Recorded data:
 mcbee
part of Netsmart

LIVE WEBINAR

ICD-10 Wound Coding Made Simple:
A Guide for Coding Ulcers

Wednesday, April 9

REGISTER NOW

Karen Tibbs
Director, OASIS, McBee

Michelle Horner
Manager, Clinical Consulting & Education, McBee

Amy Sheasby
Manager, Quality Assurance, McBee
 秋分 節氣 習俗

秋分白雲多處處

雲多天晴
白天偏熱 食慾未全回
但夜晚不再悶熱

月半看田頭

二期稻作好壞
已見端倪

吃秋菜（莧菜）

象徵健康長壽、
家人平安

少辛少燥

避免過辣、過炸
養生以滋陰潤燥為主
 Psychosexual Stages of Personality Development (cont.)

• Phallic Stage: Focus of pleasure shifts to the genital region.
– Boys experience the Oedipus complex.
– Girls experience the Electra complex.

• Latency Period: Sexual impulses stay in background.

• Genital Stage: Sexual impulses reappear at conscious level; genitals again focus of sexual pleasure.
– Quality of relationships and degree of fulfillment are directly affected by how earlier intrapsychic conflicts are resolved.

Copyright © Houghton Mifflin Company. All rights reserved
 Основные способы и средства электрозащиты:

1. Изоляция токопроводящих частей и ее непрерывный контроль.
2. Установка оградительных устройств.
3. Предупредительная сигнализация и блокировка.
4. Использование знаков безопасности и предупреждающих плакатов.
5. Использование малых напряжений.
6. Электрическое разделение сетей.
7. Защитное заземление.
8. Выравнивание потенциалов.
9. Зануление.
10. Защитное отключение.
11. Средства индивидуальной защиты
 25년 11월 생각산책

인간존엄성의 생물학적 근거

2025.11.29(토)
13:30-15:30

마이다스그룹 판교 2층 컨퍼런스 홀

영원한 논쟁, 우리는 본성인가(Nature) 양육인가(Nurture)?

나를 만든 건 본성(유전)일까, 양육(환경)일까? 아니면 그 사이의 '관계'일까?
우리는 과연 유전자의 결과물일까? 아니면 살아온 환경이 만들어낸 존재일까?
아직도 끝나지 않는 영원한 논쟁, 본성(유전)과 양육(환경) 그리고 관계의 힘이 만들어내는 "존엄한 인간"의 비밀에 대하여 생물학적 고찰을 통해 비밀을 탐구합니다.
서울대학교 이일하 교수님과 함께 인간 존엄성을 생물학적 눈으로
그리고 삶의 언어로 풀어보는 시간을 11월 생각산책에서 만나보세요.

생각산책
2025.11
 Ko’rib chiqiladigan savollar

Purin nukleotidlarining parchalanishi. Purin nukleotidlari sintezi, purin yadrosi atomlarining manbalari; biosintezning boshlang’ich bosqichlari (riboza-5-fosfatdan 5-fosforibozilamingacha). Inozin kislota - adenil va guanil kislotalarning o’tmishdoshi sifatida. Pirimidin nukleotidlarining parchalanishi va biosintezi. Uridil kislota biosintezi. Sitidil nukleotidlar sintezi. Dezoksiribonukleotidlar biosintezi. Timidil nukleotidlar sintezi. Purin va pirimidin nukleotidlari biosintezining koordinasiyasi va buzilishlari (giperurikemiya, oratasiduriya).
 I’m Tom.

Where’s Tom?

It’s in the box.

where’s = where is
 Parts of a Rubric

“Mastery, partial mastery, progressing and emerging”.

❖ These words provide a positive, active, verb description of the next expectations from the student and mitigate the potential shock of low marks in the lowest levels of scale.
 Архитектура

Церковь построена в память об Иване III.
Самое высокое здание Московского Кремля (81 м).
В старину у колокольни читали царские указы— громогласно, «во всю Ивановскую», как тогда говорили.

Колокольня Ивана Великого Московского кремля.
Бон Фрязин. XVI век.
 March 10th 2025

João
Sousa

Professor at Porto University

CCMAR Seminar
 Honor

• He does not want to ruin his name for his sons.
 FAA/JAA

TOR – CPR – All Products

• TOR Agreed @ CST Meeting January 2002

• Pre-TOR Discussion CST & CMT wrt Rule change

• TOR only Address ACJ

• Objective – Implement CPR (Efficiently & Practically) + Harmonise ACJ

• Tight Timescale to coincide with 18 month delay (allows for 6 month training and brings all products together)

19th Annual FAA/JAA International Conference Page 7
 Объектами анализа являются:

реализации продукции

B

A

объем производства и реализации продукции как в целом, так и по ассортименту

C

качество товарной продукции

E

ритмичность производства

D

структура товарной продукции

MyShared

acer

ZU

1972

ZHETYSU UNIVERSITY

WORK TO COMPLETE: Output the data in full, please, exactly as written.

ANSWER SPACE:
 mcbee
part of Netsmart

LIVE WEBINAR

ICD-10 Wound Coding Made Simple:
A Guide for Coding Ulcers

Wednesday, April 9

REGISTER NOW

Karen Tibbs
Director, OASIS, McBee

Michelle Horner
Manager, Clinical Consulting & Education, McBee

Amy Sheasby
Manager, Quality Assurance, McBee
 秋分 節氣 習俗

秋分白雲多處處

雲多天晴
白天偏熱 食慾未全回
但夜晚不再悶熱

月半看田頭

二期稻作好壞
已見端倪

吃秋菜（莧菜）

象徵健康長壽、
家人平安

少辛少燥

避免過辣、過炸
養生以滋陰潤燥為主
 Psychosexual Stages of Personality Development (cont.)

• Phallic Stage: Focus of pleasure shifts to the genital region.
– Boys experience the Oedipus complex.
– Girls experience the Electra complex.

• Latency Period: Sexual impulses stay in background.

• Genital Stage: Sexual impulses reappear at conscious level; genitals again focus of sexual pleasure.
– Quality of relationships and degree of fulfillment are directly affected by how earlier intrapsychic conflicts are resolved.

Copyright © Houghton Mifflin Company. All rights reserved
 Основные способы и средства электрозащиты:

1. Изоляция токопроводящих частей и ее непрерывный контроль.
2. Установка оградительных устройств.
3. Предупредительная сигнализация и блокировка.
4. Использование знаков безопасности и предупреждающих плакатов.
5. Использование малых напряжений.
6. Электрическое разделение сетей.
7. Защитное заземление.
8. Выравнивание потенциалов.
9. Зануление.
10. Защитное отключение.
11. Средства индивидуальной защиты
 25년 11월 생각산책

인간존엄성의 생물학적 근거

2025.11.29(토)
13:30-15:30

마이다스그룹 판교 2층 컨퍼런스 홀

영원한 논쟁, 우리는 본성인가(Nature) 양육인가(Nurture)?

나를 만든 건 본성(유전)일까, 양육(환경)일까? 아니면 그 사이의 '관계'일까?
우리는 과연 유전자의 결과물일까? 아니면 살아온 환경이 만들어낸 존재일까?
아직도 끝나지 않는 영원한 논쟁, 본성(유전)과 양육(환경) 그리고 관계의 힘이 만들어내는 "존엄한 인간"의 비밀에 대하여 생물학적 고찰을 통해 비밀을 탐구합니다.
서울대학교 이일하 교수님과 함께 인간 존엄성을 생물학적 눈으로
그리고 삶의 언어로 풀어보는 시간을 11월 생각산책에서 만나보세요.

생각산책
2025.11
 Ko’rib chiqiladigan savollar

Purin nukleotidlarining parchalanishi. Purin nukleotidlari sintezi, purin yadrosi atomlarining manbalari; biosintezning boshlang’ich bosqichlari (riboza-5-fosfatdan 5-fosforibozilamingacha). Inozin kislota - adenil va guanil kislotalarning o’tmishdoshi sifatida. Pirimidin nukleotidlarining parchalanishi va biosintezi. Uridil kislota biosintezi. Sitidil nukleotidlar sintezi. Dezoksiribonukleotidlar biosintezi. Timidil nukleotidlar sintezi. Purin va pirimidin nukleotidlari biosintezining koordinasiyasi va buzilishlari (giperurikemiya, oratasiduriya).
 I’m Tom.

Where’s Tom?

It’s in the box.

where’s = where is
 Parts of a Rubric

“Mastery, partial mastery, progressing and emerging”.

❖ These words provide a positive, active, verb description of the next expectations from the student and mitigate the potential shock of low marks in the lowest levels of scale.
 Архитектура

Церковь построена в память об Иване III.
Самое высокое здание Московского Кремля (81 м).
В старину у колокольни читали царские указы— громогласно, «во всю Ивановскую», как тогда говорили.

Колокольня Ивана Великого Московского кремля.
Бон Фрязин. XVI век.
 March 10th 2025

João
Sousa

Professor at Porto University

CCMAR Seminar
 Honor

• He does not want to ruin his name for his sons.
 FAA/JAA

TOR – CPR – All Products

• TOR Agreed @ CST Meeting January 2002

• Pre-TOR Discussion CST & CMT wrt Rule change

• TOR only Address ACJ

• Objective – Implement CPR (Efficiently & Practically) + Harmonise ACJ

• Tight Timescale to coincide with 18 month delay (allows for 6 month training and brings all products together)

19th Annual FAA/JAA International Conference Page 7
 Объектами анализа являются:

реализации продукции

B

A

объем производства и реализации продукции как в целом, так и по ассортименту

C

качество товарной продукции

E

ритмичность производства

D

структура товарной продукции

MyShared

acer

ZU

1972

ZHETYSU UNIVERSITY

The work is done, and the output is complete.